─── EXCERPT ───
Meanwhile, the issue of “nom doms” has greatly exercised politicians and commentators on all sides. The question of whether someone who lives abroad for tax purposes should enjoy status privileges in Britain is, to my mind, an irrelevant and misleading question. Where someone designates her or his principal residence is far too manipulable a matter. After all, the proprietor of The Daily Mail lives to all intents and purposes in Wiltshire but, by some sleight of hand, pays tax as a resident of Paris at a much more favourable rate than do run-of-the-mill Wiltshire multi-millionaires. Those who bear the onerous task of owning The Daily Telegraph from their tax exile in Monaco must laugh to scorn the fainthearted level of graft in the Westminster village, that has been so comprehensively uncovered by their organ. Moat-cleaning indeed! Why not acquire a Channel Island? That’s a vastly more cost-effective scam.

The problem of nom doms is readily solved. Income should be taxed not on the basis of where the earner lives but where the income is earned. Better yet, follow the practice of the IRS in the United States: tax without reference to either the location of the earner’s domicile or the country of the income’s origin. To avoid taxation, Americans have to renounce their US citizenship and even after that their US income is taxed on the same basis as that of a guest worker. If Americans can live with such a system, Brits sure as hell can too.

No doubt there would be a degree of departure from these shores among those unwilling to submit to contributing an appropriate proportion of their wealth to public provision. Such people merit a one-word response: “Goodbye”. If, to continue owning several mansions and a private jet, they are obliged to be based in a country where, beyond their gated communities, they are surrounded by abject poverty, that is for their consciences to reconcile. But it is a self-serving myth that our industries cannot survive without greedy, grasping individuals. They can and will survive (the BBC will go on after Jonathan Ross, for instance) because there are always people who are thoughtful as well as talented, who want work that is stimulating first and lucrative only as may be, and who will choose to stay in a decent society that diligently cares for all its members.

Revivify manufacturing

Britain’s manufacturing base was destroyed by Margaret Thatcher: everybody knows that. But Jim Callaghan’s Selective Employment Tax, if not starting the rot, certainly helped it on its way. This was a piece of government intervention in business that calculatedly favoured service over smokestack industries. The result is that financial arrangements are sold, planners are advised and shelves are stacked in Britain, but things – machines, materials, objects – are made in eastern Europe and the Far East. People still think of factories, plants and workshops as providing “real” jobs, and offices, shops and call centres as nothing to inspire pride in work and job satisfaction. Tangible products bear powerful magic.

David Cameron talks airily about Britain being a “broken society” without looking hard for the origins of this breakdown. Job security – in service industries as well as in manufacturing – died under Thatcher. The taking-over, asset-stripping, franchising, Friedmannite free-for-all of those days ensured that no brand can be relied on any longer or can even be understood to mean what it seems to mean, even outside of manufacturing (for Coutts read RBS; for Selfridge’s read Weston; for Manchester United read Yankee fraudsters). Fifty-five years of covetousness-inspiring advertising (“it takes the waiting out of wanting”) pumped directly into people’s homes, as decreed by Churchill’s 1950s government, has had a profound effect on the public’s sense of entitlement. If you undermine people’s sense of who they are and then encourage them to think they’re somebody else, it’s little wonder that they start to get narky.
─── DATA LINES ───
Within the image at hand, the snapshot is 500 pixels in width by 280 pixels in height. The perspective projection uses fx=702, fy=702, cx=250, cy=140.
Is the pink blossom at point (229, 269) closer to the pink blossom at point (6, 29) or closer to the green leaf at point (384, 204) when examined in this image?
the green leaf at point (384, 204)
───
Resume the opinion piece on tax exiles and British manufacturing, writing on from its last sentence.

With a judicious combination of investment and incentive, government can begin a revival of manufacturing that would recreate a true sense of community wherever it is located. Tax breaks for firms that do not outsource to countries where labour is grossly underpaid would help to rekindle domestic output. Britain used to glory in a skilled workforce and could do so again. New demand for apprenticeships would keep young people out of the clutches of both the gang and the cheap booze cultures. Almost a million now registered as out of work are aged between 16 and 24; almost half of the black people in that demographic are unemployed. Nick Clegg was “lost for words” according to the Birmingham student who confronted him on youth unemployment during the election campaign.

Clearly Britain can never again be “the workshop of the world” but she has no need to be a parasite, the eternal middleman whose only contribution to trade is to add to its cost. As international capital shows so little interest in investing in British skills, government will have to take on the task. But we shall need to start by bringing on the skills in the first place.

The promise of “education, education, education” must be fulfilled

Jonathan Swift (wise in all things) originated the notion that “parents are last of all others to be trusted with the education of their own children” [Gulliver’s Travels chap VI]. It is a Tory mantra that parents alone ought to decide what education is available for their children; Labour should set its face against such a nostrum.

Education is not a branch of business and its nature must not be determined by the (imagined) demands of the market. Nor should private capital be allowed to penetrate any deeper into schools and universities than at present. But equally education needs to be freed of the growing infrastructure of quotas and league tables. These yardsticks are far too reductive. Teaching is an art, not a science, and does not lend itself to mechanistic measures. Politicians need to be willing to trust teachers and head teachers; they will certainly be rewarded by perceptible advances in the overall quality of the school system.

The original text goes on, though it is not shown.